The papaya (Carica papaya L.) is a tropical fruit of family Caricaceae. Introduced to Sri Lanka in the 16th century, it is now a popular plantation crop giving high economic returns in the dry and intermediate zones 1. However, papaya growers prefer imported hybrid (F1) seeds for cultivation despite the availability of local germplasm, making local varieties less popular in local markets 2, 3. The 'Horana Papaya Hybrid 01’ was released by the Department of Agriculture (DOA), Sri Lanka in 2014 to popularize local papayas among both farmers and consumers. It is the first F1 papaya hybrid released in Sri Lanka and is a cross between two local inbred lines 'Rathna' and 'Cp -13' 3, 4. The hybrid offers several favorable agronomic traits such as high yield (nearly 50 fruits or 45 kg) per tree and offers moderate resistance to anthracnose and powdery mildew and the Papaya Ring Spot Virus (PRSC 4.

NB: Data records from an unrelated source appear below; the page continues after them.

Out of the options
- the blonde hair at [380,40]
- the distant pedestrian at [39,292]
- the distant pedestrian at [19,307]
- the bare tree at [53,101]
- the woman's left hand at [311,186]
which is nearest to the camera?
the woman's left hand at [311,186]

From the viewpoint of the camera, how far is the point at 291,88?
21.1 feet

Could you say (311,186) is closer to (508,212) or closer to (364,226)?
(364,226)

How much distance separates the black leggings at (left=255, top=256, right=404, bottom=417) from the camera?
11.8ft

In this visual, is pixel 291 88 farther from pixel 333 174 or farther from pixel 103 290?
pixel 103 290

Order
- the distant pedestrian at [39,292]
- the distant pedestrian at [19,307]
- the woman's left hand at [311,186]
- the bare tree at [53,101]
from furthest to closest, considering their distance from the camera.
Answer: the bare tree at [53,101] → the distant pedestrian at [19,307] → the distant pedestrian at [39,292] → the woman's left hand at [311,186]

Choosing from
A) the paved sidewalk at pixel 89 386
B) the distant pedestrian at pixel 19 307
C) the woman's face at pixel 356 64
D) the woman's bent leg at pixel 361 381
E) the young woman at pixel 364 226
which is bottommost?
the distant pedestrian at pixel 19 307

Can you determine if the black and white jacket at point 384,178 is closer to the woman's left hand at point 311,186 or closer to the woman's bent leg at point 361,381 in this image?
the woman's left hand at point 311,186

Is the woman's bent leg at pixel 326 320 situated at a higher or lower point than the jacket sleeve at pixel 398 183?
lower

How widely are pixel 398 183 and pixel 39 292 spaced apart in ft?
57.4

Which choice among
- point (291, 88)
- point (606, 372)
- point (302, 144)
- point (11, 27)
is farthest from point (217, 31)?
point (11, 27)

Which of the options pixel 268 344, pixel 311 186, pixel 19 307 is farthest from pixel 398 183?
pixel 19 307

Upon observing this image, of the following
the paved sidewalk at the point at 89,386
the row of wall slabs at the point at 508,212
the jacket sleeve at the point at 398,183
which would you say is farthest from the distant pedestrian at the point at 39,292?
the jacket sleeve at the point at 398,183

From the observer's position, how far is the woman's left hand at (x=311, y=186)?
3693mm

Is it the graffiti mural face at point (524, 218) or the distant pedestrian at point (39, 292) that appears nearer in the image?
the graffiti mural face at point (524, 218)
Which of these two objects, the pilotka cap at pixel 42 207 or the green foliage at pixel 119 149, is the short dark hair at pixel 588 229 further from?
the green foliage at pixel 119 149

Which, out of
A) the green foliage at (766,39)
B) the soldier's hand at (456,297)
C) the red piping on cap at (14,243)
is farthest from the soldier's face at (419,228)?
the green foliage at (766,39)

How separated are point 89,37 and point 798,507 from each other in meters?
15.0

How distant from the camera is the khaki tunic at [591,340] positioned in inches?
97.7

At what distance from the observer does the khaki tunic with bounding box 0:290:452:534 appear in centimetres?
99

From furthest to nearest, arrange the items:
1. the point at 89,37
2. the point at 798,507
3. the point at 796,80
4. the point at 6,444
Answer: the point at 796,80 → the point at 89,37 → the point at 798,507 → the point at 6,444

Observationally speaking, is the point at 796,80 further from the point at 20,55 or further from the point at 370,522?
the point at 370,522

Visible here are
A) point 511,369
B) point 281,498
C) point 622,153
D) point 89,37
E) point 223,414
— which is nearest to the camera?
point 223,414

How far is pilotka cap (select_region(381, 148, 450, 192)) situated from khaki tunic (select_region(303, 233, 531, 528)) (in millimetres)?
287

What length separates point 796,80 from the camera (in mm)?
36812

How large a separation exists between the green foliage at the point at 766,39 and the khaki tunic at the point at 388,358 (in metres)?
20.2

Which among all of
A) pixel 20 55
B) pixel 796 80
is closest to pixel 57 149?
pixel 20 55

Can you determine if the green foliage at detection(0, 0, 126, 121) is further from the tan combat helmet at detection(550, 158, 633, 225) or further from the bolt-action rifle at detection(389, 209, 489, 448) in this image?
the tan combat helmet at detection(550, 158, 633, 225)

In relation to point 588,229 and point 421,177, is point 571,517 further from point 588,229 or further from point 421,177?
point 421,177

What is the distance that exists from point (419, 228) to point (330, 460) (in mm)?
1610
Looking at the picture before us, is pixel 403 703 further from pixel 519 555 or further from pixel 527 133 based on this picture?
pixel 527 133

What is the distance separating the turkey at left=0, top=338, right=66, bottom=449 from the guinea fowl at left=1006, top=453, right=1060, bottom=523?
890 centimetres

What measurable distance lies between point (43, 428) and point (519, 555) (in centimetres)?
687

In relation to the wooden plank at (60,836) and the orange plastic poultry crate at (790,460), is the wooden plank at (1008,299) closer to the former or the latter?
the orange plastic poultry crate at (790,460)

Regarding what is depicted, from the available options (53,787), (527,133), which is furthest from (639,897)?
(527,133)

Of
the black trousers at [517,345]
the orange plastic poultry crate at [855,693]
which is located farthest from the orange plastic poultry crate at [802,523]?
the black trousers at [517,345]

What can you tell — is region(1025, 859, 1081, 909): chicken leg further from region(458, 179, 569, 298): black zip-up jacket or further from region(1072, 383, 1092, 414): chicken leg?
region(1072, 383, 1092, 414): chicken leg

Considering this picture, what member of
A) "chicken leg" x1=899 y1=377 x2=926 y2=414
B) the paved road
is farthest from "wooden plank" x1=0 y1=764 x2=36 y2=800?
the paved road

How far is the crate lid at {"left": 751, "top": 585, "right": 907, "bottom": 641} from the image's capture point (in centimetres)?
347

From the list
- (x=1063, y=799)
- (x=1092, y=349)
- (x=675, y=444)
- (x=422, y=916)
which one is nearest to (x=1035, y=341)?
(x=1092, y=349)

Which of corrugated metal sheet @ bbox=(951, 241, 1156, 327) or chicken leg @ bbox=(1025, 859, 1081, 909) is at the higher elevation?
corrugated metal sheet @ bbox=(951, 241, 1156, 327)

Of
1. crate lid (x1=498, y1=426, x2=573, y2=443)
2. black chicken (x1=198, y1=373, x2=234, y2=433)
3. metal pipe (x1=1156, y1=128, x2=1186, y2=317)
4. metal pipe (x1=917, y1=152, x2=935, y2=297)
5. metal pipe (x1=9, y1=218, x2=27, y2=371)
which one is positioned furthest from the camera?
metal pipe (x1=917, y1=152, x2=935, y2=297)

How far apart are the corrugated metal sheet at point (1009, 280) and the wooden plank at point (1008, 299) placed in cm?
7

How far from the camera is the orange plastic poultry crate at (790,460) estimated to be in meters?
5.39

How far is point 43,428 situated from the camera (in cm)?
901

Papaya is a heterozygous, cross-pollinated crop, mainly propagated sexually through seeds. However, seed propagation leads to variability among offspring 1. Thus, conventional breeding programs have been developed to obtain papaya lineages to be used in hybridization while focusing on heterosis (hybrid vigor). When two inbred lines are crossed, the resulting first generation (F1) is uniform and vigorous in terms of morpho-agronomic characters, making them more suitable for commercial-scale cultivation. However, it consumes time, space, and resources to maintain such inbred lines 5.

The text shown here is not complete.